La réduction de 40 % du budget de la Fondation Ethereum et la diminution de 20 % de ses effectifs constituent la restructuration la plus agressive de l'histoire de l'organisation, mais la communauté comble déjà les lacunes.
La réduction de 40 % du budget de la Fondation Ethereum et la diminution de 20 % de ses effectifs constituent la restructuration la plus agressive de l'histoire de l'organisation, mais la communauté comble déjà les lacunes.

La Fondation Ethereum a réduit son budget de 40 % et diminué ses effectifs de 20 % la semaine dernière, dans le cadre d'une refonte stratégique que le co-fondateur Vitalik Buterin a présentée comme le début d'une ère « Lean Ethereum » s'étendant de 2026 à 2029. L'ETH s'échangeait près de 1 570 $ le 1er juillet, proche de son plus bas niveau depuis près de trois ans, alors que le marché s'interrogeait sur la signification de cette restructuration : signe de faiblesse ou discipline à long terme.
« La fondation devient une organisation plus légère, concentrée sur le maintien de la sécurité, de l'évolutivité, de la convivialité et de l'autonomie de la blockchain », a déclaré la fondation dans son annonce, ajoutant qu'elle utilisera davantage l'intelligence artificielle et organisera moins de grandes conférences.
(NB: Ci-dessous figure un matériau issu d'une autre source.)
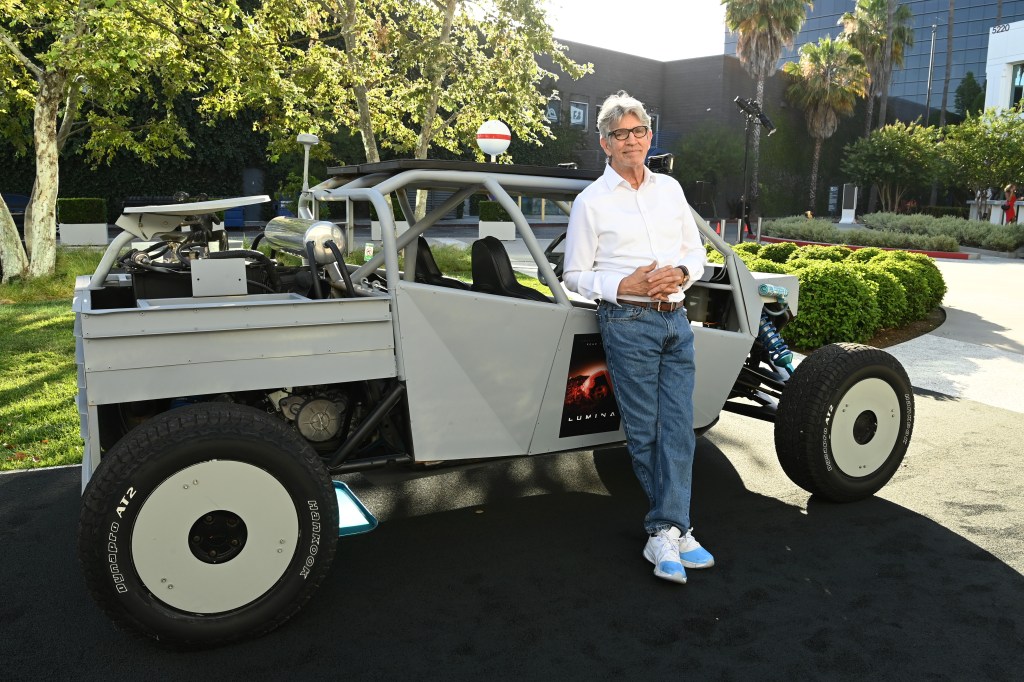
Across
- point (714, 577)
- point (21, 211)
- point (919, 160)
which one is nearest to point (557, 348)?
point (714, 577)

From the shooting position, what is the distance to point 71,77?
39.5 feet

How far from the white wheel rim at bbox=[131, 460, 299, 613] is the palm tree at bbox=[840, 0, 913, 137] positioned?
48.5 meters

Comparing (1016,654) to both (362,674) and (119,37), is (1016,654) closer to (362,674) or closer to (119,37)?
(362,674)

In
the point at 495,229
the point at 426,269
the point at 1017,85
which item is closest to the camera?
the point at 426,269

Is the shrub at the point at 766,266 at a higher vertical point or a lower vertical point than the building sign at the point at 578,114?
lower

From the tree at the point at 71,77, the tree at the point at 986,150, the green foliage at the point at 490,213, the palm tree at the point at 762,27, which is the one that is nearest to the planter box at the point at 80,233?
the tree at the point at 71,77

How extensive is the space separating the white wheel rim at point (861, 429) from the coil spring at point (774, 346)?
0.38 meters

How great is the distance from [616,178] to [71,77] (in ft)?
36.6

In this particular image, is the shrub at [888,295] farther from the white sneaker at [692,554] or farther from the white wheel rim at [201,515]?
the white wheel rim at [201,515]

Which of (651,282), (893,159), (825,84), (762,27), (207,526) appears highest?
(762,27)

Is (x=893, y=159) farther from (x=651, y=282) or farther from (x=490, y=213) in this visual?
(x=651, y=282)

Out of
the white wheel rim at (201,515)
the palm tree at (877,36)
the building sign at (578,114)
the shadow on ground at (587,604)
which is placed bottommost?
the shadow on ground at (587,604)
La « Lean Ethereum » strawmap de Buterin, publiée sur Strawmap.org, place la résistance quantique, l'évolutivité et la confidentialité comme objectifs techniques prioritaires pour le reste de la décennie. La sécurité quantique « a considérablement gagné en priorité », a déclaré Buterin sur X, qualifiant une solution quantique sécurisée pour les blobs d'« urgente ». La confidentialité a été élevée au rang d'« objectif de première classe », Buterin plaidant pour une nouvelle conception de machine virtuelle — similaire à leanISA ou RISC-V — afin de prendre en charge une confidentialité programmable et une meilleure évolutivité.
Cette restructuration intervient alors que plusieurs figures senior ont quitté l'organisation ces derniers mois, notamment les chercheurs Hsiao-Wei Wang et Tomasz Stańczak ainsi que les contributeurs au protocole Tim Beiko et Barnabé Monnot. La mise à niveau Glamsterdam servira de premier test pour déterminer si l'organisation allégée peut tenir sa feuille de route technique sans retards.
L'évolution de la fondation reflète une philosophie plus large de décentralisation — l'idée qu'Ethereum ne devrait dépendre d'aucune entité unique. Plusieurs membres éminents de la communauté ont déjà lancé Ethlabs, une organisation à but non lucratif dédiée à l'adoption institutionnelle, comblant ainsi le vide marketing que la fondation a explicitement déclaré ne plus vouloir combler.
Tout le monde n'est pas convaincu que le calendrier soit tenable. Dankrad Feist, chercheur à l'origine de la blockchain Tempo, un layer-1 orienté paiements, a salué la direction prise mais a estimé que la fenêtre de trois à quatre ans est trop lente, suggérant que l'IA pourrait aider les développeurs à livrer des mises à niveau en un an. L'analyste crypto Ignas Fiodorovas a soutenu le plan mais a exprimé des doutes quant à la capacité de la Fondation Ethereum à respecter les délais, citant un historique de non-respect des échéances. Fiodorovas a également noté que la feuille de route omettait l'amélioration de la tokenomique d'Ether, dont le cours a continué de baisser dans un contexte de repli général du marché.
Pour les détenteurs d'ETH, la question est de savoir si les coupes de la fondation reflètent un écosystème en déclin ou une décision stratégique visant à soutenir la croissance à long terme. La réduction budgétaire prolonge la piste de la fondation, tandis que l'adaptation rapide de la communauté — notamment la création d'Ethlabs — suggère que l'écosystème mûrit au-delà de la dépendance à une seule organisation. La mise à niveau Glamsterdam, attendue dans les mois à venir, fournira le premier signal concret de la capacité de la structure allégée à exécuter ses plans.
Cet article est fourni à titre informatif uniquement et ne constitue pas un conseil en investissement.